» **Task objective**
Where the line containing "body_size: 265" appears, start copying; continue through the last line below and copy nothing else.

****************************************

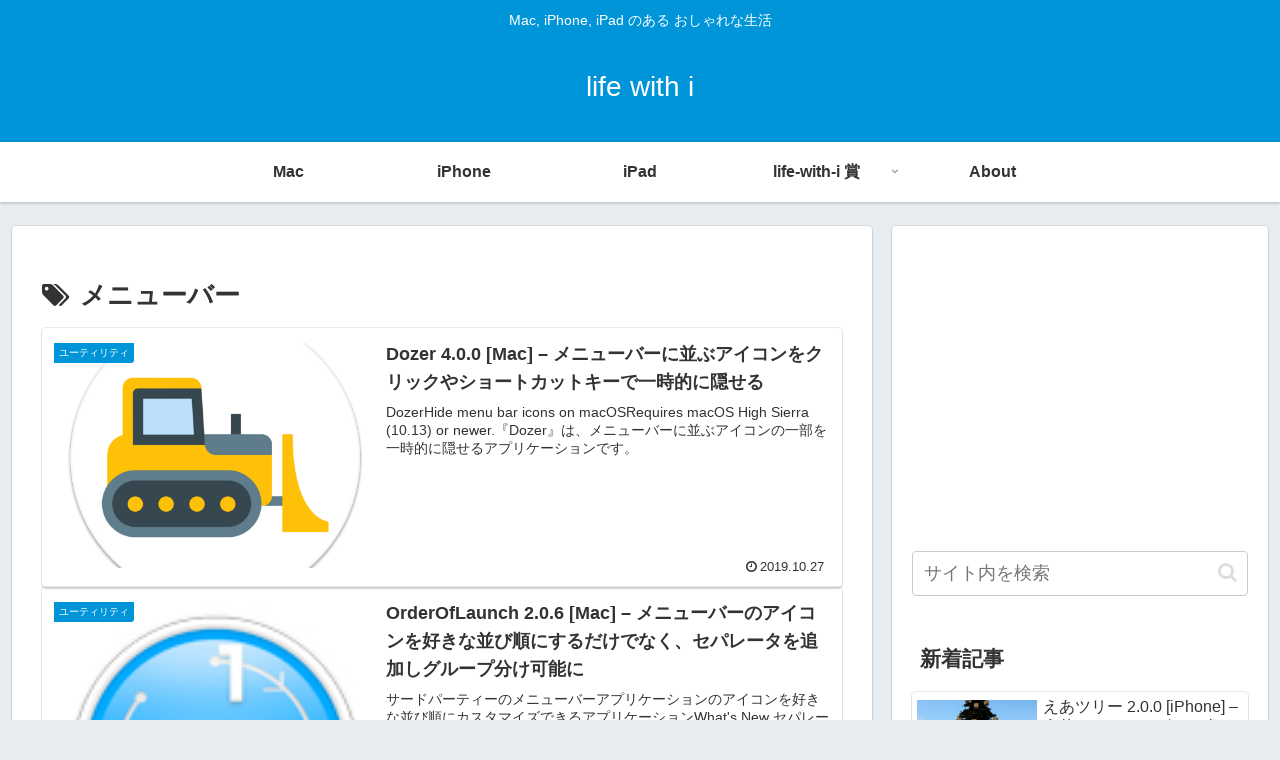

--- FILE ---
content_type: text/html; charset=utf-8
request_url: https://www.google.com/recaptcha/api2/aframe
body_size: 265
content:
<!DOCTYPE HTML><html><head><meta http-equiv="content-type" content="text/html; charset=UTF-8"></head><body><script nonce="oLUg8Ricc3S9HKSgmpPSaw">/** Anti-fraud and anti-abuse applications only. See google.com/recaptcha */ try{var clients={'sodar':'https://pagead2.googlesyndication.com/pagead/sodar?'};window.addEventListener("message",function(a){try{if(a.source===window.parent){var b=JSON.parse(a.data);var c=clients[b['id']];if(c){var d=document.createElement('img');d.src=c+b['params']+'&rc='+(localStorage.getItem("rc::a")?sessionStorage.getItem("rc::b"):"");window.document.body.appendChild(d);sessionStorage.setItem("rc::e",parseInt(sessionStorage.getItem("rc::e")||0)+1);localStorage.setItem("rc::h",'1769900958836');}}}catch(b){}});window.parent.postMessage("_grecaptcha_ready", "*");}catch(b){}</script></body></html>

****************************************

» **Finished exercise**
body_size: 265
content:
<!DOCTYPE HTML><html><head><meta http-equiv="content-type" content="text/html; charset=UTF-8"></head><body><script nonce="oLUg8Ricc3S9HKSgmpPSaw">/** Anti-fraud and anti-abuse applications only. See google.com/recaptcha */ try{var clients={'sodar':'https://pagead2.googlesyndication.com/pagead/sodar?'};window.addEventListener("message",function(a){try{if(a.source===window.parent){var b=JSON.parse(a.data);var c=clients[b['id']];if(c){var d=document.createElement('img');d.src=c+b['params']+'&rc='+(localStorage.getItem("rc::a")?sessionStorage.getItem("rc::b"):"");window.document.body.appendChild(d);sessionStorage.setItem("rc::e",parseInt(sessionStorage.getItem("rc::e")||0)+1);localStorage.setItem("rc::h",'1769900958836');}}}catch(b){}});window.parent.postMessage("_grecaptcha_ready", "*");}catch(b){}</script></body></html>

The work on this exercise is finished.